Boualem Sansal, Prix méditerranéen 2022, pourfendeur de tous les totalitarismes, répond à Yves Izard, journaliste, en préambule de sa venue exceptionnelle aux Automn’Halles, le festival du livre de Sète, le 1er octobre, au CRAC (Centre Régional d’Art Contemporain)




Q ... Après la tentative d'assassinat de Salman Rushdie vous avez déclaré que la fatwa de l'Iran contre Rushdie était une atteinte à toute l'humanité, vous sentez vous vous-même en danger ?


Depuis une trentaine d’années, nous vivons tous sous la menace islamiste, qui prend ici la forme d’attentat commis contre des personnes nommément visées, tels Salman Rushdi, Samuel Patty, les journalistes de Charlie Hebdo, etc ou la forme d’attentats aveugles visant des foules, comme ce fut le cas au Bataclan, à l’hyper-casher, à Nice et ailleurs. Dans certains pays, elle prend la forme de guerre totale, comme ce fut le cas en Algérie durant la décennie 90. Je me sens doublement menacé, en tant que citoyen pouvant être touché dans un attentat dans des lieux publics et en tant qu’écrivain engagé dans la dénonciation de

l’idéologie islamiste qui fabrique des tueurs et désigne des cibles.


Q... La question religieuse apparaît dans tous vos livres, d’abord en Algérie dès votre premier roman « Le serment des barbares », jusque dans votre dernier ouvrage «Abraham ou la cinquième alliance » c'est pour vous Le grand problème ?


Je ne sais pas si on l’a remarqué, mais c’est la première fois dans l’histoire humaine qu’une religion, l’Islam en l’occurrence, fait de la terreur le cœur de son discours et de son action. Les religions ont toutes été à un moment ou à un autre de leur histoire instrumentalisées à des fins politiques mais il n’est que l’islam qui a édicté tout un corpus de règles claires et précises de terreur contre des individus et contre des populations: il ordonne la destruction des chrétiens et des juifs, des homosexuels, des blasphémateurs, des apostats, des adultères, des idolâtres, des ivrognes, etc, etc, la liste est longue et ne cesse de s’allonger à mesure qu’on apprend à interpréter certains passages du Coran ou des hadiths restés obscurs jusque-là. La charia est en fait extensible à l’infini, chaque imam peut y ajouter du sien. C’est pour moi la menace la plus importante de notre temps. En à peine une cinquantaine d’années, elle a déstabilisé le monde entier et continue, malgré tous nos efforts, d’avancer comme un feu dans la savane.

Q... Dans ce roman vous choisissez la parabole avec une action située en 1916, pour en quelque sorte, actualiser la Genèse, pourquoi ce grand écart et qu'elle est donc cette 5e alliance ?

Extrait des données:
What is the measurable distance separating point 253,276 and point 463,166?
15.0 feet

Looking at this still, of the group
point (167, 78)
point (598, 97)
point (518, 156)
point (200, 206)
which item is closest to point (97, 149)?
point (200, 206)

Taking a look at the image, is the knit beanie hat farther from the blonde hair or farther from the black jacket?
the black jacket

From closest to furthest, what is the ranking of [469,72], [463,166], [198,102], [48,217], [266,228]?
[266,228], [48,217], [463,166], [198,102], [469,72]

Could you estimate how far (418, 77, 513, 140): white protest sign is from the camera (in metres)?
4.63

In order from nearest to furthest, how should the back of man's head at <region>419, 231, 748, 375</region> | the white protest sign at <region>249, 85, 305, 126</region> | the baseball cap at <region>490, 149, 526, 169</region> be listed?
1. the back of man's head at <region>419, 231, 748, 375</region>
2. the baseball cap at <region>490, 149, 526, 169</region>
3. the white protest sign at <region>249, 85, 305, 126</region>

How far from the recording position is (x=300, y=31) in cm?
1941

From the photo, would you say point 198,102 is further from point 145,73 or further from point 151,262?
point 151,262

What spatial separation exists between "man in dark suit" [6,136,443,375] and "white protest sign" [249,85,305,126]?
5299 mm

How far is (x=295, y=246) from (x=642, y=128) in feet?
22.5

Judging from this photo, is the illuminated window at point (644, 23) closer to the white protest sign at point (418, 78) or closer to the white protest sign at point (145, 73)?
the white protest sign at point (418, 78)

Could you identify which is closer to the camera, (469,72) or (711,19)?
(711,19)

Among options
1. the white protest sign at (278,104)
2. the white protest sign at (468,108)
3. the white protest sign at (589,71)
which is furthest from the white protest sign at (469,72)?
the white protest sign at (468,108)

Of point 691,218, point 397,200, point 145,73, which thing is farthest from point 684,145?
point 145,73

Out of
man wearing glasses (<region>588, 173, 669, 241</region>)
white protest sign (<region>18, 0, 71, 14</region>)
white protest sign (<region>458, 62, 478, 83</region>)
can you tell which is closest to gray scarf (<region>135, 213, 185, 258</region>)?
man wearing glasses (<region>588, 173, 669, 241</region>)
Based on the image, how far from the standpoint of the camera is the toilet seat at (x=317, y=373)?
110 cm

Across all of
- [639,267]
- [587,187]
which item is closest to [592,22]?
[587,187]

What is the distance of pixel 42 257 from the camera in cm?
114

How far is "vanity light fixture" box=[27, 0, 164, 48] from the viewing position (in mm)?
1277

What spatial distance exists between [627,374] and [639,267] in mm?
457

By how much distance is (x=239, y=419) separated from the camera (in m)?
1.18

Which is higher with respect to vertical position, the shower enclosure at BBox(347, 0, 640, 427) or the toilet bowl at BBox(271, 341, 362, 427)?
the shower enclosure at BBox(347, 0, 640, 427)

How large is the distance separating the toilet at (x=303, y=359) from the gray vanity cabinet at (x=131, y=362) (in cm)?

Objectif: Recopiez le passage de l'entretien avec Boualem Sansal qui commence par « Q ... Après » et se poursuit jusqu'à « en danger ? », en substituant « condamnation » à « fatwa ».

Corrigé de l'exercice:
Q ... Après la tentative d'assassinat de Salman Rushdie vous avez déclaré que la condamnation de l'Iran contre Rushdie était une atteinte à toute l'humanité, vous sentez vous vous-même en danger ?